Ce papier n’est pas clair, le contenu non plus. Et le gouvernement a signé pour seulement faire croire aux maliens qu’il a pu régler ce problème ».

L’opposition malienne n’a pas encore réagi au projet d’accord paraphé hier à Alger par le gouvernement et certains groupes armés. Selon Amadou Goita, président du parti socialiste, les partis de l’opposition devraient se réunir cet après midi pour donner leur position sur cet accord.

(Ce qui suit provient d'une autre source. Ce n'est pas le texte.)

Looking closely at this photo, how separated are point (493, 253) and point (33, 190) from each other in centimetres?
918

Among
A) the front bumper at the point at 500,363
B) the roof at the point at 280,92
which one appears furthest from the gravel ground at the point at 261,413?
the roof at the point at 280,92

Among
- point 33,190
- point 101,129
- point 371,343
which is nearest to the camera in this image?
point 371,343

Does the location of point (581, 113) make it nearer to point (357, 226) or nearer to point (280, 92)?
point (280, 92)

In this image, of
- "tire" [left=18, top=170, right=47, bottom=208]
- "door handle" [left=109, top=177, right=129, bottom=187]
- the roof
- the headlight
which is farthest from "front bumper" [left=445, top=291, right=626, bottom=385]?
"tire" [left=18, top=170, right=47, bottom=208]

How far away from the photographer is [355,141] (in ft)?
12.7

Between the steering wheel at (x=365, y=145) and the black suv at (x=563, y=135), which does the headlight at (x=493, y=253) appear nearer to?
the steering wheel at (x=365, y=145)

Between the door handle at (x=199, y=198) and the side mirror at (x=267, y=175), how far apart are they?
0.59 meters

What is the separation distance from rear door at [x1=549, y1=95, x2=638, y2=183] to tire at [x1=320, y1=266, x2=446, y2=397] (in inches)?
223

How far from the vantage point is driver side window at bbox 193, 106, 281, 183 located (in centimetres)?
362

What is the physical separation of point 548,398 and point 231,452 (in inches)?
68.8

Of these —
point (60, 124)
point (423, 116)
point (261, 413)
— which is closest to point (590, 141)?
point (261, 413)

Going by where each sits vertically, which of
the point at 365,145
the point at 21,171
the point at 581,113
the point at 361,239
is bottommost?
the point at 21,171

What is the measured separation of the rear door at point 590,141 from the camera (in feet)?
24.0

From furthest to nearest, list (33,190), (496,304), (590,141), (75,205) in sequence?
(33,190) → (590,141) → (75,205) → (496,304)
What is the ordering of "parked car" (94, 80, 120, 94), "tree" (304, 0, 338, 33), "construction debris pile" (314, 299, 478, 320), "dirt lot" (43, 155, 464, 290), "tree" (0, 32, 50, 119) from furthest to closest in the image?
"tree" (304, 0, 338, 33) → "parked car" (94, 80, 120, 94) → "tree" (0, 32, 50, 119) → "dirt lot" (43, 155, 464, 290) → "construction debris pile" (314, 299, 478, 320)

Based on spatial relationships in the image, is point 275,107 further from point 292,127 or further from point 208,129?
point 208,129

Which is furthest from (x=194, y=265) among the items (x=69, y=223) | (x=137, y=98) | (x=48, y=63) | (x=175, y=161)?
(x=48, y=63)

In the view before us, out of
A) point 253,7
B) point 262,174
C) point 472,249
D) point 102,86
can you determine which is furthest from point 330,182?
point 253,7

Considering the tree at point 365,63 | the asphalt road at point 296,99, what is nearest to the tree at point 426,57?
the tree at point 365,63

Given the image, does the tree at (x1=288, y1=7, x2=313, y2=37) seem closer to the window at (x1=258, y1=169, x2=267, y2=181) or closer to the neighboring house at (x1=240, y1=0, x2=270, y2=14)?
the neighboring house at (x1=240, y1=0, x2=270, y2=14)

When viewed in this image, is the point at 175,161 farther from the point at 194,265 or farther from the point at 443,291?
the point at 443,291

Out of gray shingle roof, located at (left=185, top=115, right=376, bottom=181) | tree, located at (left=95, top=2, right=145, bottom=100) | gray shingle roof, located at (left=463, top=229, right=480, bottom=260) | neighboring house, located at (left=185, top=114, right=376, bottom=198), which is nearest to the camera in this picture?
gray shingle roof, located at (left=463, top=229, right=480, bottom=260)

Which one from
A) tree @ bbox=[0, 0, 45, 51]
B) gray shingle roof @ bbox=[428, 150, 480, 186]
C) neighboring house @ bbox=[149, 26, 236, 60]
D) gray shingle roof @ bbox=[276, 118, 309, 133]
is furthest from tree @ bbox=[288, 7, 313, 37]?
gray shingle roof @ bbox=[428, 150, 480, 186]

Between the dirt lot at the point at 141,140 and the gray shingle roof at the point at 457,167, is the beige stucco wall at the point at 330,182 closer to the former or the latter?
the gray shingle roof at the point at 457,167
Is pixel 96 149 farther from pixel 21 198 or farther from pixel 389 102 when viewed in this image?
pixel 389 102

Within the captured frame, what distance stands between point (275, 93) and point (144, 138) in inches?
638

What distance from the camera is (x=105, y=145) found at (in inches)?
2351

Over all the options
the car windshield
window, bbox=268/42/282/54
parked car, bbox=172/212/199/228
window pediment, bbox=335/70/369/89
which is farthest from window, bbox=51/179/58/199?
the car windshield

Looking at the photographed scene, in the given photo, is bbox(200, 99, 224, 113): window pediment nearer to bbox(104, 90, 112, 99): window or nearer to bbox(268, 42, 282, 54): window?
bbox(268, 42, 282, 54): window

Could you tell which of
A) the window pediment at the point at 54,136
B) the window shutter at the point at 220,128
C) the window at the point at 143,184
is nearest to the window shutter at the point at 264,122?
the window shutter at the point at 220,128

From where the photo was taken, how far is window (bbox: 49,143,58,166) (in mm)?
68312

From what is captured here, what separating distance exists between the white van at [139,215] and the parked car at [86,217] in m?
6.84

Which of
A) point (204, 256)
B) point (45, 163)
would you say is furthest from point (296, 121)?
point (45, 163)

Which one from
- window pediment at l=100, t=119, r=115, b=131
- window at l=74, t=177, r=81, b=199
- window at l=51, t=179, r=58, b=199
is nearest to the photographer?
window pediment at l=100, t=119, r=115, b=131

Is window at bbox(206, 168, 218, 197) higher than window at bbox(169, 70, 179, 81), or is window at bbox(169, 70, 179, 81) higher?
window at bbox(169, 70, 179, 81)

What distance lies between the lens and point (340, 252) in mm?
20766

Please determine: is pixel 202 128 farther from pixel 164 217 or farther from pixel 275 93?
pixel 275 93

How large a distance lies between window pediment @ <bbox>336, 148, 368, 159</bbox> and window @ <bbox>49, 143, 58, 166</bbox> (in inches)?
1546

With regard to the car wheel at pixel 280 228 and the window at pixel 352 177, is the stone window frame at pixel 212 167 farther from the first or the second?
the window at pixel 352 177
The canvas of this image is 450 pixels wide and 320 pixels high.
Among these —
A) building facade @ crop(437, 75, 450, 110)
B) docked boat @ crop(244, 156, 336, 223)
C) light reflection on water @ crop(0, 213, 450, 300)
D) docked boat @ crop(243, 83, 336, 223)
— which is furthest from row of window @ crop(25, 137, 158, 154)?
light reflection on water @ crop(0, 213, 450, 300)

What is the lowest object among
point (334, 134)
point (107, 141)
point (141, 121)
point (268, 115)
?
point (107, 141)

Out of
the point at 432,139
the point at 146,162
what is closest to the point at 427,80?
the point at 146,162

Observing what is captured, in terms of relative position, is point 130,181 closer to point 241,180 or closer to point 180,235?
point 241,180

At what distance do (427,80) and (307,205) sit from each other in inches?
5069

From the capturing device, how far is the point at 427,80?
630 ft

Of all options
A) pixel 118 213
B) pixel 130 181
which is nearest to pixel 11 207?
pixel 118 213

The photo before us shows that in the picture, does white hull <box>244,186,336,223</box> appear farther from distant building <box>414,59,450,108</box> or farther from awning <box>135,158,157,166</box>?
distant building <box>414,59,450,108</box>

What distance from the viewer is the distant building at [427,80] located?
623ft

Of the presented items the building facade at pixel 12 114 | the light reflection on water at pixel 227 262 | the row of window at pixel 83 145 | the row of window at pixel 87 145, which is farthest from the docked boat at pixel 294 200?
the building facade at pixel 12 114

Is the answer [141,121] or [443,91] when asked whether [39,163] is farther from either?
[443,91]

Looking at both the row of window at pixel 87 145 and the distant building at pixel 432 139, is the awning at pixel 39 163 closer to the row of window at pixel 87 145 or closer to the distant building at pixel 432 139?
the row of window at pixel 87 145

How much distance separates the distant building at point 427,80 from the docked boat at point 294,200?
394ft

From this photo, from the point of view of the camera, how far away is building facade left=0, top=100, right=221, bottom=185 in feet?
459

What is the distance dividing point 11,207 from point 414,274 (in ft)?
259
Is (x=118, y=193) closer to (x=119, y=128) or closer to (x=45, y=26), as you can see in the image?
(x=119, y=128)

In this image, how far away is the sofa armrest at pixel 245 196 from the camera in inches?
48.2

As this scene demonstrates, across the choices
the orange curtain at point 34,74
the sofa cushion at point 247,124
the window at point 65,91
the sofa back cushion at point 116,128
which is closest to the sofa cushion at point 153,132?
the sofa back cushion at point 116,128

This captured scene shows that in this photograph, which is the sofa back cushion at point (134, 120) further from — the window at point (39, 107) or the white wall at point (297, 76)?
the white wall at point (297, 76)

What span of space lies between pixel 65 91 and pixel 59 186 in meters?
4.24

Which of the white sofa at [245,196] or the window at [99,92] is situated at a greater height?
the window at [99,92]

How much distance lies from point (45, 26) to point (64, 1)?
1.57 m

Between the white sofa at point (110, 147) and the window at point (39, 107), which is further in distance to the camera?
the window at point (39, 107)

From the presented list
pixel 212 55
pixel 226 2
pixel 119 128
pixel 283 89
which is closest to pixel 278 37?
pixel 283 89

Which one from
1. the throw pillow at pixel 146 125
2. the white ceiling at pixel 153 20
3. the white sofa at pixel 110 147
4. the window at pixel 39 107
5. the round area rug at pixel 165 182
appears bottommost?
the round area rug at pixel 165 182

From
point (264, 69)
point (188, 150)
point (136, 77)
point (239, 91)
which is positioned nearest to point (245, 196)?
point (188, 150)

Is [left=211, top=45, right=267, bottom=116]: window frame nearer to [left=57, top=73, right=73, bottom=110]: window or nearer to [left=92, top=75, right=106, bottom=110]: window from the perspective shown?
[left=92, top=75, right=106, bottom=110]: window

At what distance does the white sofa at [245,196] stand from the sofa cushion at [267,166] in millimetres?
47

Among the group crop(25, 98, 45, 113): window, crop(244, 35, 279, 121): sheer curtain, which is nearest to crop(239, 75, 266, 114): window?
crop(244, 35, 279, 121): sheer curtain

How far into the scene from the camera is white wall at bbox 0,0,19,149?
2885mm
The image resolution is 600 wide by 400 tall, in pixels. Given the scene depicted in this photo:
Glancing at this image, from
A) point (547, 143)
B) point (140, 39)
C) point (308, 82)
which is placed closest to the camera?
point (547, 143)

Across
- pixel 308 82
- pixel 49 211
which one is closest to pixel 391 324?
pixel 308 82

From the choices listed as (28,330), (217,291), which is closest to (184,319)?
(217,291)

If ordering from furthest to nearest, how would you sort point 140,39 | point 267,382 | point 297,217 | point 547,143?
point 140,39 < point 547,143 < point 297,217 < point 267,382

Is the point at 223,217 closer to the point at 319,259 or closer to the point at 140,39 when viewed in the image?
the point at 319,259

Par contre, le collectif des ressortissants du nord met en garde contre la signature d’un accord sur la base de ce document. Pour le COREN, le document paraphé par le gouvernement à Alger recèle les germes de la partition du pays. Le collectif appelle donc les maliens à réagir contre ce document.
Malick Alhousseyni, secrétaire général chargé des droits de l’Homme, joint par Sékou Gadjigo

« Ce projet d’accord qui a été paraphé est la victoire parfaite totale et entière du MNLA, pour la simple raison que dans ce projet d’accord le Mali accepte pour la première fois des négociations dans ce pays, qu’une fiction qui a été inventée en 1990 à savoir le terme Azawad, que c’est une réalité socio-culturelle, mémorielle, symbolique, partagée par une communauté constituant la nation malienne. Cela veut dire que le Mali vient de donner la possibilité au MNLA à travers cette consécration du mot « Azawad », les attributs d’une nation. Par la seule reconnaissance de l’Azawad comme une entité socio-culturelle, mémorielle et symbolique, ce projet d’accord recèle en lui les germes de la partition du Mali ».